start MATERIAL SUPPLIED

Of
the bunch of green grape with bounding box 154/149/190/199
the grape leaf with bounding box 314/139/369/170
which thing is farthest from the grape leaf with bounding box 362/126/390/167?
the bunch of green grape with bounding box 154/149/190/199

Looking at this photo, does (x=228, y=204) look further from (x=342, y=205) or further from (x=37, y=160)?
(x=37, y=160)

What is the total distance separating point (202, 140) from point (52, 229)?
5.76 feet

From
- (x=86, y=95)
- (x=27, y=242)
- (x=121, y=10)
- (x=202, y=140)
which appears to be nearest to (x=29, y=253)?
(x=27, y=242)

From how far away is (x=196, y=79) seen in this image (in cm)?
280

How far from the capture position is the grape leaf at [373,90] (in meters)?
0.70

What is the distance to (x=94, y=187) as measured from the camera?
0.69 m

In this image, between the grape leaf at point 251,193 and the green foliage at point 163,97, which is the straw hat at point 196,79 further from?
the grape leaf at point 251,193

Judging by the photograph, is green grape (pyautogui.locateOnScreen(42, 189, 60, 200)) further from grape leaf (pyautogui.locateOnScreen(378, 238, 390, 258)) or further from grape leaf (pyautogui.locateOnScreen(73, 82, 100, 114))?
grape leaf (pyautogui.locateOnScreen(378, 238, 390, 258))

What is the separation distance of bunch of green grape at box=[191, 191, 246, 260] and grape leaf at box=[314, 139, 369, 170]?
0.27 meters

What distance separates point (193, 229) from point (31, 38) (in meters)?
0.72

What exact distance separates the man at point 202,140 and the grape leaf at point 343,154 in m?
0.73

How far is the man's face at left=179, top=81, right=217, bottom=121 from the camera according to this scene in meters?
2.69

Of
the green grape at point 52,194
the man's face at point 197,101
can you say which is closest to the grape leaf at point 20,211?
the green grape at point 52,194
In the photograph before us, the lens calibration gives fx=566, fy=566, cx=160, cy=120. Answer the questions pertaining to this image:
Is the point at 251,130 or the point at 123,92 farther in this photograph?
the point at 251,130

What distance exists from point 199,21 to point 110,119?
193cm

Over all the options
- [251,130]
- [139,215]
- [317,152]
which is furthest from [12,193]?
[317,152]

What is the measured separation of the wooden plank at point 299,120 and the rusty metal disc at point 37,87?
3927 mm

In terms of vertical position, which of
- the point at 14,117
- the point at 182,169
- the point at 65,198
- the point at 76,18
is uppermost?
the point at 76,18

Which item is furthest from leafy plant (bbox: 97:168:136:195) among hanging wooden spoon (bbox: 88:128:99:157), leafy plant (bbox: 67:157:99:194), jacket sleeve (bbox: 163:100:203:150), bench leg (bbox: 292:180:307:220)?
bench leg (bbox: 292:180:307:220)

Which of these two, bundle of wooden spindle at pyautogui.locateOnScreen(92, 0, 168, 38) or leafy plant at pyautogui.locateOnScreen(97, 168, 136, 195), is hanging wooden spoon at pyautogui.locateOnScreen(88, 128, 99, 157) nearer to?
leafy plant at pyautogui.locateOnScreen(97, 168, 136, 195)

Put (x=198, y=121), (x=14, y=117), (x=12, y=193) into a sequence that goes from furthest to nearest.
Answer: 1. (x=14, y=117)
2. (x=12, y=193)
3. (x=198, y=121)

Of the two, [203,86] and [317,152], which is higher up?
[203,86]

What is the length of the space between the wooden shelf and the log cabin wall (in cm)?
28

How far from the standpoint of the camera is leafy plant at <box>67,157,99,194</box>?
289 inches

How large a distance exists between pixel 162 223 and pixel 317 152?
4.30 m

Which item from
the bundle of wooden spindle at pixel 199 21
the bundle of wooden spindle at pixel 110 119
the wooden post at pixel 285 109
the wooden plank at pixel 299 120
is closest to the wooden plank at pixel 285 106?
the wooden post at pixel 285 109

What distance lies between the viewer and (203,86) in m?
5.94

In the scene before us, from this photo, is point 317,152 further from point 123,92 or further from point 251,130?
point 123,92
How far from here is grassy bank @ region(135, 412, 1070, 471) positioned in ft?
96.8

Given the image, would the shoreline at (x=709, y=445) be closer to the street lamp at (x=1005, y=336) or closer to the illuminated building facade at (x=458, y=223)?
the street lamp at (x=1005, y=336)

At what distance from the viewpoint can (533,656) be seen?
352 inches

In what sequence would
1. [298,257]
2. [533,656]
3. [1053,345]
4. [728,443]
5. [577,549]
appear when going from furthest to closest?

end MATERIAL SUPPLIED

TASK BRIEF: Please quote all of the records above word for word, keeping every line as it stands.

WRITTEN ANSWER:
Of
the bunch of green grape with bounding box 154/149/190/199
the grape leaf with bounding box 314/139/369/170
which thing is farthest from the grape leaf with bounding box 362/126/390/167?
the bunch of green grape with bounding box 154/149/190/199

Looking at this photo, does (x=228, y=204) look further from (x=342, y=205) or further from (x=37, y=160)?
(x=37, y=160)

What is the total distance separating point (202, 140) from point (52, 229)?
5.76 feet

From
- (x=86, y=95)
- (x=27, y=242)
- (x=121, y=10)
- (x=202, y=140)
which appears to be nearest to (x=29, y=253)?
(x=27, y=242)

From how far away is (x=196, y=79) seen in this image (in cm)?
280

How far from the capture position is the grape leaf at [373,90] (in meters)?
0.70

What is the distance to (x=94, y=187) as measured from the camera?
0.69 m

In this image, between the grape leaf at point 251,193 and the green foliage at point 163,97, which is the straw hat at point 196,79 further from?
the grape leaf at point 251,193

Judging by the photograph, is green grape (pyautogui.locateOnScreen(42, 189, 60, 200)) further from grape leaf (pyautogui.locateOnScreen(378, 238, 390, 258)) or further from grape leaf (pyautogui.locateOnScreen(73, 82, 100, 114))?
grape leaf (pyautogui.locateOnScreen(378, 238, 390, 258))

What is the separation distance of bunch of green grape at box=[191, 191, 246, 260] and grape leaf at box=[314, 139, 369, 170]?
0.27 meters

What distance separates point (193, 229) from point (31, 38) (in meters)?
0.72

What exact distance separates the man at point 202,140 and the grape leaf at point 343,154 in m?
0.73

How far is the man's face at left=179, top=81, right=217, bottom=121 from the camera according to this scene in meters?
2.69

Of
the green grape at point 52,194
the man's face at point 197,101
can you say which is closest to the grape leaf at point 20,211?
the green grape at point 52,194
In the photograph before us, the lens calibration gives fx=566, fy=566, cx=160, cy=120. Answer the questions pertaining to this image:
Is the point at 251,130 or the point at 123,92 farther in this photograph?
the point at 251,130

What distance exists from point 199,21 to point 110,119?
193cm

Over all the options
- [251,130]
- [139,215]
- [317,152]
which is furthest from [12,193]?
[317,152]

What is the measured separation of the wooden plank at point 299,120 and the rusty metal disc at point 37,87?
3927 mm

In terms of vertical position, which of
- the point at 14,117
- the point at 182,169
- the point at 65,198
- the point at 76,18
is uppermost?
the point at 76,18

Which item is furthest from leafy plant (bbox: 97:168:136:195) among hanging wooden spoon (bbox: 88:128:99:157), leafy plant (bbox: 67:157:99:194), jacket sleeve (bbox: 163:100:203:150), bench leg (bbox: 292:180:307:220)?
bench leg (bbox: 292:180:307:220)

Which of these two, bundle of wooden spindle at pyautogui.locateOnScreen(92, 0, 168, 38) or leafy plant at pyautogui.locateOnScreen(97, 168, 136, 195), is hanging wooden spoon at pyautogui.locateOnScreen(88, 128, 99, 157) nearer to?
leafy plant at pyautogui.locateOnScreen(97, 168, 136, 195)

Put (x=198, y=121), (x=14, y=117), (x=12, y=193) into a sequence that goes from furthest to nearest.
Answer: 1. (x=14, y=117)
2. (x=12, y=193)
3. (x=198, y=121)

Of the two, [203,86] and [317,152], which is higher up?
[203,86]

What is the length of the space between the wooden shelf and the log cabin wall (in cm)?
28

How far from the standpoint of the camera is leafy plant at <box>67,157,99,194</box>?
289 inches

How large a distance exists between pixel 162 223 and pixel 317 152?
4.30 m

Which item from
the bundle of wooden spindle at pixel 199 21
the bundle of wooden spindle at pixel 110 119
the wooden post at pixel 285 109
the wooden plank at pixel 299 120
is closest to the wooden plank at pixel 285 106?
the wooden post at pixel 285 109

What distance lies between the viewer and (203,86) in m?
5.94

In the scene before us, from this photo, is point 317,152 further from point 123,92 or further from point 251,130?
point 123,92
How far from here is grassy bank @ region(135, 412, 1070, 471) positioned in ft?
96.8

Given the image, would the shoreline at (x=709, y=445) be closer to the street lamp at (x=1005, y=336) or closer to the illuminated building facade at (x=458, y=223)?
the street lamp at (x=1005, y=336)

At what distance from the viewpoint can (533,656) be seen?
352 inches

In what sequence would
1. [298,257]
2. [533,656]
3. [1053,345]
4. [728,443]
5. [577,549]
appear when going from furthest to closest?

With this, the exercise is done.